The Encores! encore that opened on Wednesday at City Center — just the third time in 31 seasons that this invaluable series has returned to a former title — does not reach any of the highs of that earlier production. Anika Noni Rose as Ruth, the older sister, and Aisha Jackson as Eileen, the younger, are well cast, and each has endearing moments. The magazine editor both women fall for is beautifully sung by Javier Muñoz. The choral work is up to the high house standards. But except when it dances, the staging, by Zhailon Levingston, is shaggy and leaden and fatally lacking in laughs.
It pains me to say that because his main idea is good. Though we like to think of diversity as a one-way street, always improving, scruffy Greenwich Village welcomed a greater variety of people (and rats) in 1935, when the story is set, than it does today with its wraparound terraces. Levingston builds on the script's comic portrait of impoverished bohemianism — its beret-topped painters, shrink-wrapped Martha Grahams and street-corner Carusos — to celebrate the racial and gender mix the authors omitted from their hymn to Christopher Street as 'the place for self-expression.'
But though his feel-good update is more easily accommodated than you might expect, it does not itself make 'Wonderful Town' wonderful. Rose's way with a throwaway line, and Jackson's delightful bubbliness are too often undercut by pictorial vagueness and weird-pause pacing that leave you wondering what's happening and whether the next thing will ever arrive. Even when the sisters dig into the haunting harmonies of Bernstein's 'Ohio' with palpable longing for an easier if emptier life, the weirder-than-usual sound design makes it seem like they're singing about a home on Mars, not in the Midwest.

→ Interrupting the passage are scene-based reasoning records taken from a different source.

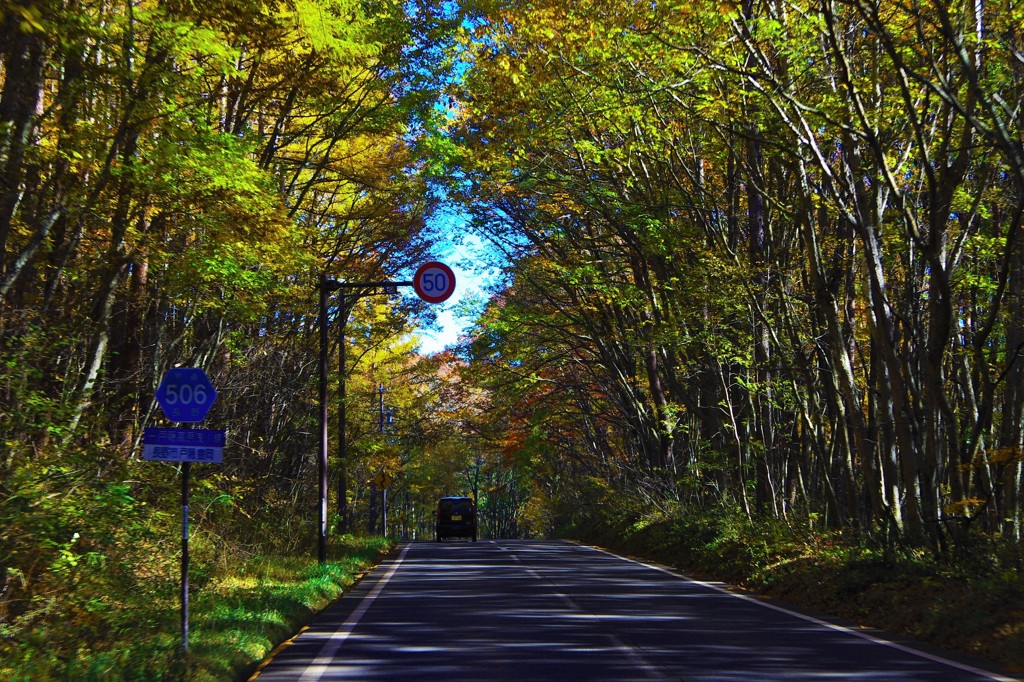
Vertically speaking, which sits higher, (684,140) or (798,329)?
(684,140)

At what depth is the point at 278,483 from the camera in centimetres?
2694

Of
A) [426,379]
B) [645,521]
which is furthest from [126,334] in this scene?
[426,379]

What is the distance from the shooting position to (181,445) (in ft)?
30.8

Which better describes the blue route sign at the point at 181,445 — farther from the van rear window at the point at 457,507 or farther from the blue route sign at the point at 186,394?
the van rear window at the point at 457,507

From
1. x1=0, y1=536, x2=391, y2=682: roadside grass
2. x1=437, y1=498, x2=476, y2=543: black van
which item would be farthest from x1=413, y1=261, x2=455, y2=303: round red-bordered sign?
x1=437, y1=498, x2=476, y2=543: black van

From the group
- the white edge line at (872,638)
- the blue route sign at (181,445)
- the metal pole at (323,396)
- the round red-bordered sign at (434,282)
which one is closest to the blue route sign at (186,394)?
the blue route sign at (181,445)

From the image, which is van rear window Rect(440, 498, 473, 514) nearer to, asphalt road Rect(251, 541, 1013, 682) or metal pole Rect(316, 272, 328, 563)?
Result: metal pole Rect(316, 272, 328, 563)

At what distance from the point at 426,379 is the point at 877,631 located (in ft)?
108

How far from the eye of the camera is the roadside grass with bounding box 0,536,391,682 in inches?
297

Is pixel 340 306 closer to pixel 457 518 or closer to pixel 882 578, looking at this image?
pixel 882 578

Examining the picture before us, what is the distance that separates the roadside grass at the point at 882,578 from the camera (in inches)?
398

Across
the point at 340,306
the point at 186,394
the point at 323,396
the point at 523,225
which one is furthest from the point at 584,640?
the point at 340,306

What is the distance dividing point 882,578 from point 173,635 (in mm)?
8876

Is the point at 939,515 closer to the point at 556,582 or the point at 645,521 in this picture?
the point at 556,582
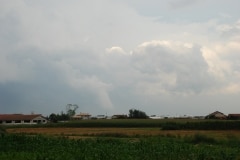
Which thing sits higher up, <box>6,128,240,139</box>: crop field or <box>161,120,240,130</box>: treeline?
<box>161,120,240,130</box>: treeline

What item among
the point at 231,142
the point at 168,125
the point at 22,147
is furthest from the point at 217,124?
the point at 22,147

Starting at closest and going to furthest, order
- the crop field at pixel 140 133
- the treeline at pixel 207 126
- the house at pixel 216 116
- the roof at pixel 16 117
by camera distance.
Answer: the crop field at pixel 140 133, the treeline at pixel 207 126, the house at pixel 216 116, the roof at pixel 16 117

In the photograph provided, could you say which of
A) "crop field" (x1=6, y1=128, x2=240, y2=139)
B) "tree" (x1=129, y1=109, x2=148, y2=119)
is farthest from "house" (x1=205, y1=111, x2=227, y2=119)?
"crop field" (x1=6, y1=128, x2=240, y2=139)

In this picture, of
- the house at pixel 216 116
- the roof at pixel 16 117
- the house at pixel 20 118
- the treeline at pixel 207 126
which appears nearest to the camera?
the treeline at pixel 207 126

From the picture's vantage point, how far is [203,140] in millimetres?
48594

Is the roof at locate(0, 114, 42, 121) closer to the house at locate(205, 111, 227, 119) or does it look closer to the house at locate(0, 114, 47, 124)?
the house at locate(0, 114, 47, 124)

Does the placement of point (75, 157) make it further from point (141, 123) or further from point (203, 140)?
point (141, 123)

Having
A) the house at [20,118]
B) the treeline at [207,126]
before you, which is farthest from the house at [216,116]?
the house at [20,118]

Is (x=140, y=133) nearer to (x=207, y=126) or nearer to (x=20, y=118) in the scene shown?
(x=207, y=126)

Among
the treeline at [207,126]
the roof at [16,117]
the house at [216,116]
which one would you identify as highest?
the roof at [16,117]

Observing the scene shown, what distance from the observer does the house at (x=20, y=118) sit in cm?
14225

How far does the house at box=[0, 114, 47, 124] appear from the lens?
14225 centimetres

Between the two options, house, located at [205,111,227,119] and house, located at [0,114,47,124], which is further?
house, located at [0,114,47,124]

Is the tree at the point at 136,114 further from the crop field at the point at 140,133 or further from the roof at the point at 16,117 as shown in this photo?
the crop field at the point at 140,133
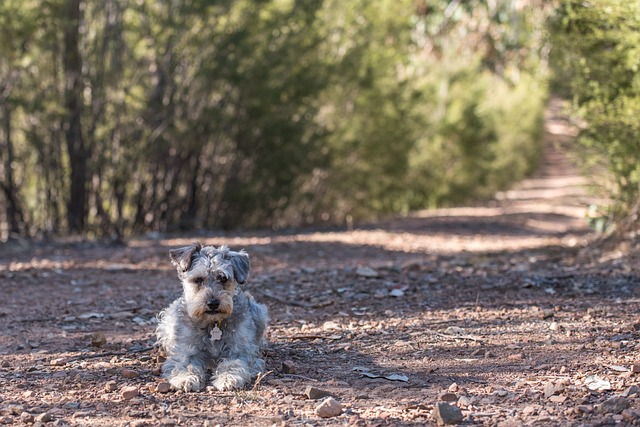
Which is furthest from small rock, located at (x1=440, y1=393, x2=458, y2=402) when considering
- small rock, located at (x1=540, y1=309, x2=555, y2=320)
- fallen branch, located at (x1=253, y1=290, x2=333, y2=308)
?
fallen branch, located at (x1=253, y1=290, x2=333, y2=308)

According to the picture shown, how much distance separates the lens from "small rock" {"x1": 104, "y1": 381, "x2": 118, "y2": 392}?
5496mm

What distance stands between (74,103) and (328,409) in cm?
983

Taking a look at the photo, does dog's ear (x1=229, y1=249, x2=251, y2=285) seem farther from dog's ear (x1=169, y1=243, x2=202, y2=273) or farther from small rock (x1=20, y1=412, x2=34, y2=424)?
small rock (x1=20, y1=412, x2=34, y2=424)

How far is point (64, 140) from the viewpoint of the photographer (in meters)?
14.1

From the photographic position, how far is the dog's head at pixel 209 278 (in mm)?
5676

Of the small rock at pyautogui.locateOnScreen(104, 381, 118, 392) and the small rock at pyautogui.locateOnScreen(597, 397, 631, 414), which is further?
the small rock at pyautogui.locateOnScreen(104, 381, 118, 392)

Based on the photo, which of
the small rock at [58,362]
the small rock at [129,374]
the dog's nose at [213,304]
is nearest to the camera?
the dog's nose at [213,304]

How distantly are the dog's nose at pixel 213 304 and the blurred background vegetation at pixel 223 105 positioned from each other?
5.59 meters

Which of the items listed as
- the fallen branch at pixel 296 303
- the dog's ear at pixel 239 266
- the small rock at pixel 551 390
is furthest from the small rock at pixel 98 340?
the small rock at pixel 551 390

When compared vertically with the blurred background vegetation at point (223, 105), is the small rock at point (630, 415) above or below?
below

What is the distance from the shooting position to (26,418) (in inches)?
191

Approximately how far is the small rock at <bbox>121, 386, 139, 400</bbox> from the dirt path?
5cm

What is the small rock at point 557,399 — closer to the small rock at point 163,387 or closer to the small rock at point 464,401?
the small rock at point 464,401

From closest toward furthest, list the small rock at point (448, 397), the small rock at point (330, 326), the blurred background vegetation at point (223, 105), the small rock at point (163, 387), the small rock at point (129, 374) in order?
the small rock at point (448, 397) → the small rock at point (163, 387) → the small rock at point (129, 374) → the small rock at point (330, 326) → the blurred background vegetation at point (223, 105)
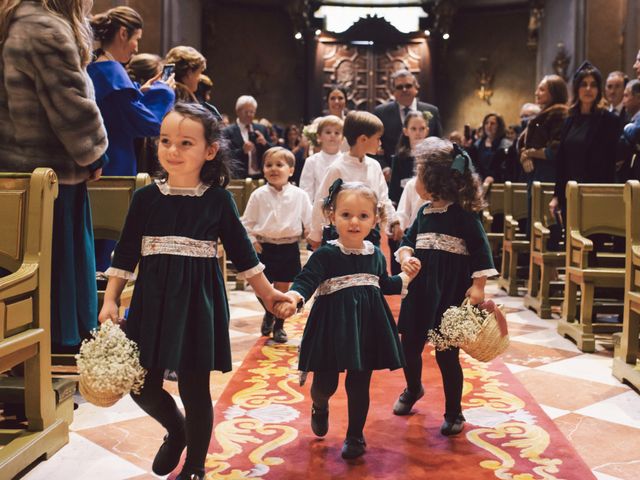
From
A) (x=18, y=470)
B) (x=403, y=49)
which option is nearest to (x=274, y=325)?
(x=18, y=470)

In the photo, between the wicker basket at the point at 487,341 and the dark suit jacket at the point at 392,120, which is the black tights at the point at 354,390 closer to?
the wicker basket at the point at 487,341

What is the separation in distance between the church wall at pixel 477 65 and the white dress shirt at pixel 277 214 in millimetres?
13515

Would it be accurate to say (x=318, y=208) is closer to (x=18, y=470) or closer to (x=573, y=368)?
(x=573, y=368)

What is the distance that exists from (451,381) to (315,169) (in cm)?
254

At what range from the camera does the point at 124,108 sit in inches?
162

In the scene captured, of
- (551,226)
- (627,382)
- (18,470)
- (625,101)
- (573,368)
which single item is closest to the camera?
(18,470)

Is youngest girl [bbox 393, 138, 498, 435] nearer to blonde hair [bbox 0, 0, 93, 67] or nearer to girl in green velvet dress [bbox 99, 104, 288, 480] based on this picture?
girl in green velvet dress [bbox 99, 104, 288, 480]

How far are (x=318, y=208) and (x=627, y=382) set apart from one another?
199 cm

I won't take you through the painful details. In any case, what's most painful is something large: the way the presentational deficits of the production reveal the underlying material to be ickier than I'd imagined. Its satirical portrait of Ruth's ambition to be a writer — her stories, read aloud and performed as vignettes, are deliberately terrible — feels merely meanspirited now; its entirely flippant treatment of the wolfishness of the men attracted to Eileen steps over the border of sexual harassment.
That effect may also be a byproduct of time: It has been a momentous 25 years since Encores! first produced the show. Our expectations about what can be treated lightly no less than our expectations of dramatic coherence have changed a lot since then, let alone since 1953. Regardless of the production, 'Wonderful Town,' I'm sorry to report, is not aging well in either respect.
And yet: Bernstein's contribution feels as coherent as ever, and fresh and treasurable besides. The chance to hear a 28-person orchestra, led by Mary-Mitchell Campbell, ripping through the score's exhilarating pastiches and gently cradling its loveliness with strings, may, for some of us, override the production's many problems. That the dance numbers are by far the best aspect of the staging is at least partly to the composer's credit as well. He gives the choreographer Lorin Latarro a lot to work with; the new tap insertions, by Ayodele Casel, make a surprisingly good fit when paired with Bernstein's ecstatic polyrhythms.
After a pushy 'Urinetown,' a baffling 'Love Life' and now this 'Wonderful Town,' one cannot say that 2025 has been the standout Encores! season that 2024 was. It happens. But even without a high point of praise, we can hail the outgoing artistic director, Lear deBessonet, as she moves, after five years, to her new position as executive producer at Lincoln Center Theater. What she's done in those five years has been, regardless of hits or misses, nothing short of rejuvenating, finding in the series' peculiar mission some of the quirky spark and community spirit that gave rise to American musical theater in the first place. Like those hinterland émigrés cobbling together a revue at a boîte, Encores! at its best embodies the joyful ethos of teenagers putting on a show in a barn — even if the barn is City Center.